▶ **Task instructions**:
Find the lines in the listing below that have the word "document" and give their count, nothing else.

▶ **Excerpted records**:
+-------+

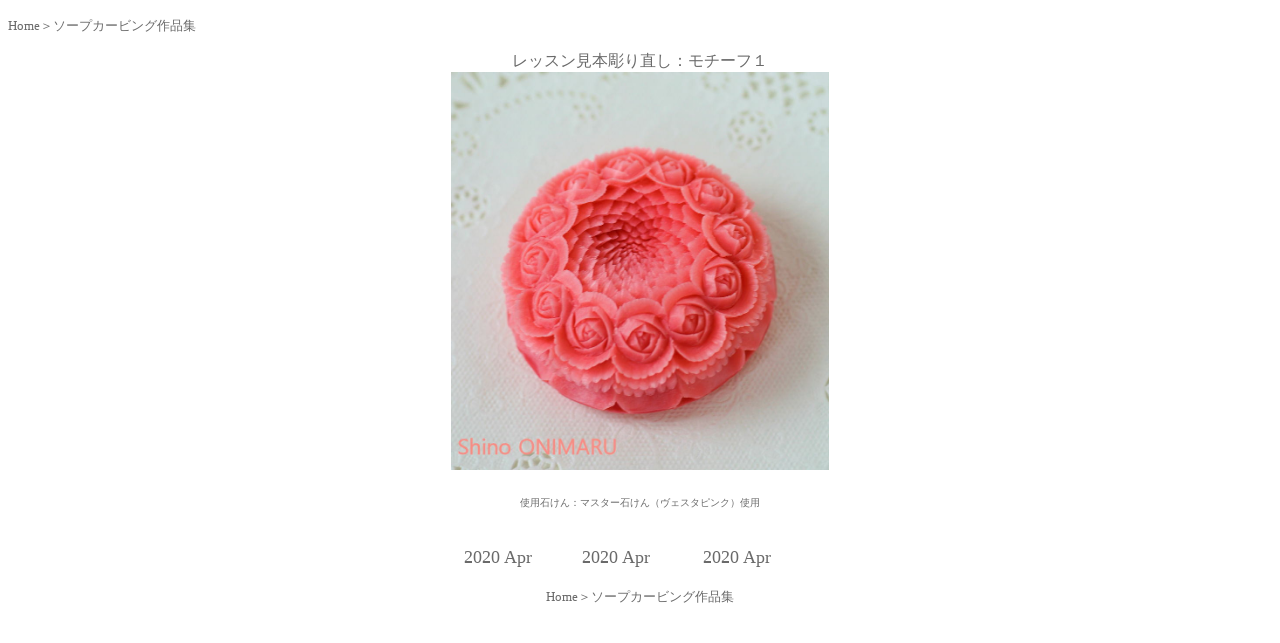

--- FILE ---
content_type: text/html
request_url: https://www.carving-studios.com/2004motif1.html
body_size: 2892
content:
<!DOCTYPE html>
<html lang="ja">
<head>
<meta charset="UTF-8">
<meta name="GENERATOR" content="JustSystems Homepage Builder Version 19.0.12.0 for Windows">
<meta http-equiv="Content-Script-Type" content="text/javascript">
<title>ソープカービング　|　モチーフ１</title>
<script language="JavaScript"> <!--
// No rightclick
var message="Don't copy !";
function click(e) {
if (document.all) {
if (event.button == 2) {
alert(message);
return false;
}
}
if (document.layers) {
if (e.which == 3) {
alert(message);
return false;
}
}
}
if (document.layers) {
document.captureEvents(Event.MOUSEDOWN);
}
document.onmousedown=click;
// -->
</script>
<STYLE type="text/css">
<!--
A:hover{
  color : fuchsia;
}
-->
</STYLE>
<script>
  (function(i,s,o,g,r,a,m){i['GoogleAnalyticsObject']=r;i[r]=i[r]||function(){
  (i[r].q=i[r].q||[]).push(arguments)},i[r].l=1*new Date();a=s.createElement(o),
  m=s.getElementsByTagName(o)[0];a.async=1;a.src=g;m.parentNode.insertBefore(a,m)
  })(window,document,'script','//www.google-analytics.com/analytics.js','ga');

  ga('create', 'UA-57561328-1', 'auto');
  ga('send', 'pageview');

</script>
</head>
<body text="#6a6a6a" link="#6a6a6a" vlink="#6a6a6a" alink="#ff80c0">
<p><font size="-1"><a style="text-decoration : none;" href="http://www.carving-studios.com/index.html">Home</a>＞<a style="text-decoration : none;" href="http://www.carving-studios.com/gallerysoap.html">ソープカービング作品集</a></font></p>
<p align="center">レッスン見本彫り直し：モチーフ１<br>
<img src="motif011.jpg" border="0" width="378" height="398"><br>
<br>
<font SIZE="-2">使用石けん：マスター石けん（ヴェスタピンク）使用</font><br>
<br>
<center>
<table width="358">
  <tbody>
    <tr>
      <td width="130"><font FACE="ARゴシック体M" SIZE="+1"><a href="2004sji.html" style="text-decoration : none;">2020 Apr</a></font></td>
      <td width="137"><font SIZE="+1">&nbsp;</font><font FACE="ARゴシック体M" SIZE="+1">2020 Apr <br>
      </font></td>
      <td width="139"><font SIZE="+1">&nbsp;</font><font FACE="ARゴシック体M" SIZE="+1"><a style="text-decoration : none;" href="2004motif14.html">2020 Apr</a></font></td>
    </tr>
  </tbody>
</table>
</center>
</p>
<p align="center"><font size="-1"><a style="text-decoration : none;" href="http://www.carving-studios.com/index.html">Home</a>＞<a style="text-decoration : none;" href="http://www.carving-studios.com/gallerysoap.html">ソープカービング作品集</a></font><br>
</p>
<p align="center">
<script type="text/javascript">
var gaJsHost = (("https:" == document.location.protocol) ? "https://ssl." :
"http://www.");
document.write(unescape("%3Cscript src='" + gaJsHost +
"google-analytics.com/ga.js' type='text/javascript'%3E%3C/script%3E"));
</script>
<script type="text/javascript">
try {
var pageTracker = _gat._getTracker("UA-11718330-1");
pageTracker._trackPageview();
} catch(err) {}</script> 
</p>
</body>
</html>

--- FILE ---
content_type: text/plain
request_url: https://www.google-analytics.com/j/collect?v=1&_v=j102&a=2014518516&t=pageview&_s=1&dl=https%3A%2F%2Fwww.carving-studios.com%2F2004motif1.html&ul=en-us%40posix&dt=%E3%82%BD%E3%83%BC%E3%83%97%E3%82%AB%E3%83%BC%E3%83%93%E3%83%B3%E3%82%B0%E3%80%80%7C%E3%80%80%E3%83%A2%E3%83%81%E3%83%BC%E3%83%95%EF%BC%91&sr=1280x720&vp=1280x720&_u=IEBAAEABAAAAACAAI~&jid=1080946548&gjid=970226947&cid=143860992.1770116851&tid=UA-57561328-1&_gid=170455044.1770116851&_r=1&_slc=1&z=1275992415
body_size: -452
content:
2,cG-V1HQPKELS7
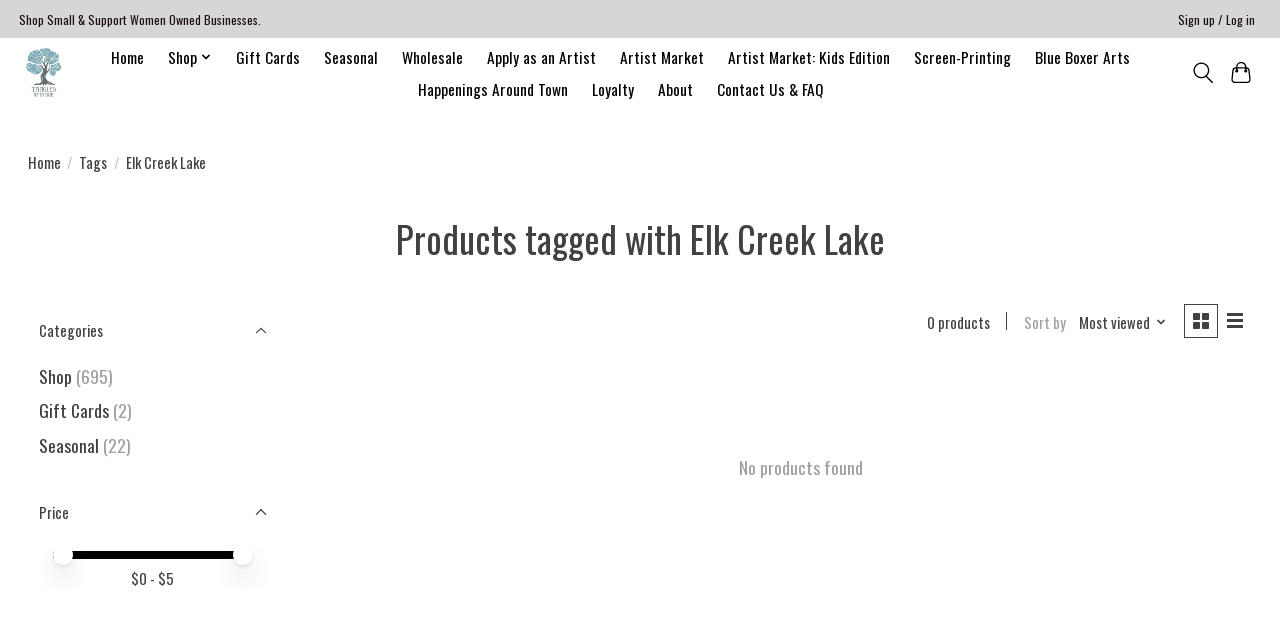

--- FILE ---
content_type: text/javascript;charset=utf-8
request_url: https://www.tangledupinhue.com/services/stats/pageview.js
body_size: -413
content:
// SEOshop 19-01-2026 23:42:54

+-------+

▶ **Response to this exercise**:
8